▸ Text section:
□ □ □ □

What made their campaign for the Guptas different, a step beyond everyday sleazy, was not only that it was direct interference by a foreign company in the daily politics of another independent, friendly nation. But also that the SA campaign was perhaps the first time that all the negative aspects of our modern online lives – fake news, trolling, smears, harassment and abuse – were deliberately consolidated by a supposedly reputable firm to cause maximum damage.

Thousands of fake Facebook and Twitter accounts were set up. Over a year, 220,000 fake tweets were sent out, defaming individual South Africans and threatening them with injury, rape and death.

Fortunately, it backfired spectacularly. This week the appeal committee of the British PR industry oversight body suspended Bell Pottinger’s accreditation for “at least” five years for actions that it found to be unethical and responsible for sowing racial discord. 

This week the CEO, the unctuous James Henderson, has resigned, as have other executives. Its blue chip clients, belatedly fearing reputational contagion, are bailing out. 

Lord Tim Bell, who founded Bell Pottinger almost 30 years ago but departed from it last year after warning against the “smelly” activities undertaken for the Guptas, thinks the firm is unlikely to survive. A major shareholder, who holds 27% of the firm, has simply walked away, writing off its £5m stake as irretrievable. 

There was talk of selling the firm, but more likely it will go into administration and likely bankruptcy.

□ □ □ □

▸ What is being asked: Write the next few sentences of the article on Bell Pottinger's campaign for the Guptas, picking up after its final line.

▸ Entries shown:
□ □ □ □

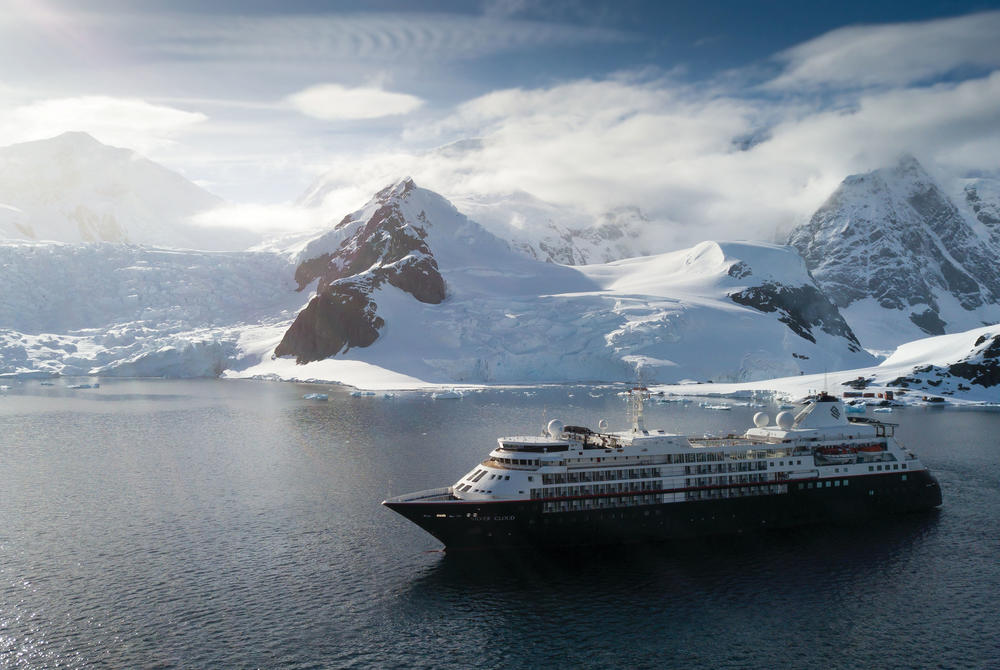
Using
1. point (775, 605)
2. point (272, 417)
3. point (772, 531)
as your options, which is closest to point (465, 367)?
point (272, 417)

□ □ □ □

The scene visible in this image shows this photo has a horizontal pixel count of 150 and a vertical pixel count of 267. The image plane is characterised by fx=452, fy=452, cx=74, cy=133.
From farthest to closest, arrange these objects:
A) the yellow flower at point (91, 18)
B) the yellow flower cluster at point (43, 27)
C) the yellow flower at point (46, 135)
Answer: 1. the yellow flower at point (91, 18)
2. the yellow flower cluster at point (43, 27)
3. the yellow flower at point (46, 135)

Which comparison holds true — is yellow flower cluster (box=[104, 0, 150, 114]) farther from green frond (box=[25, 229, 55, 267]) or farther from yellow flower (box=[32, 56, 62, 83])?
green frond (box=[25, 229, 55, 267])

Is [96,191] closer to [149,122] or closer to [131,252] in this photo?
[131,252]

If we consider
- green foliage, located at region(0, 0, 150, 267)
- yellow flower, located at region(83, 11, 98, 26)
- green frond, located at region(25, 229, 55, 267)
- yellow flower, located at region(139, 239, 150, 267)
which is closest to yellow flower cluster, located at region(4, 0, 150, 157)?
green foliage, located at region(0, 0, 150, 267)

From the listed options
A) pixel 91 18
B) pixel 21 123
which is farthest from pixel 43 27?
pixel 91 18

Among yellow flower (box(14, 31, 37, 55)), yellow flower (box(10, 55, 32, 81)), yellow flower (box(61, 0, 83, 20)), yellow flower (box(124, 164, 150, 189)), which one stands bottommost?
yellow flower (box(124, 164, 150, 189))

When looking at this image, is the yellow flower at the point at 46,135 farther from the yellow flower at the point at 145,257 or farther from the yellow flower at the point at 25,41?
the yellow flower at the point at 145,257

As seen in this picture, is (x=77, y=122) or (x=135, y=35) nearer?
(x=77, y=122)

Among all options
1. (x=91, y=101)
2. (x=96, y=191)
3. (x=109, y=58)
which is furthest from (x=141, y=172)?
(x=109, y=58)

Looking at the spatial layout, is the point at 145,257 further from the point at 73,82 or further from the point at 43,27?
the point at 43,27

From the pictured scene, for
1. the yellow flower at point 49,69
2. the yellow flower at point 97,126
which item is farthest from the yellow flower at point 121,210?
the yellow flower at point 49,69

□ □ □ □

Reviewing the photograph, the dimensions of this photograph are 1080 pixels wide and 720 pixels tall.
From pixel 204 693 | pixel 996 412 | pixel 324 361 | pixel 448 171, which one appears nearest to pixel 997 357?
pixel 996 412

□ □ □ □

▸ The answer:
But while Bell Pottinger may sink, the major protagonists in this dirty saga will not suffer overly. The temporarily disgraced toffs, who ran the campaign and the firm, will be rehabilitated soon enough. The British upper classes are endlessly tolerant of the peccadillos of their own.

And in SA, the initiators of the campaign remain untouched and apparently untouchable. As Justice Malala points out in an angry analysis in The Guardian, “If Bell Pottinger is so sorry, why hasn’t it disclosed who briefed it? What the briefs were? How they operated with these organisations?” 

That might still happen. One reason why Bell Pottinger was routed is that South Africans are not so easily taken in. Social media fundis quickly put together the cookie trail that exposed the firm’s machinations, and social activists quickly brought political pressure to bear.

There are still questions to be asked, leads to be followed. There might be a few more slop-buckets of steaming scandal that will be upended.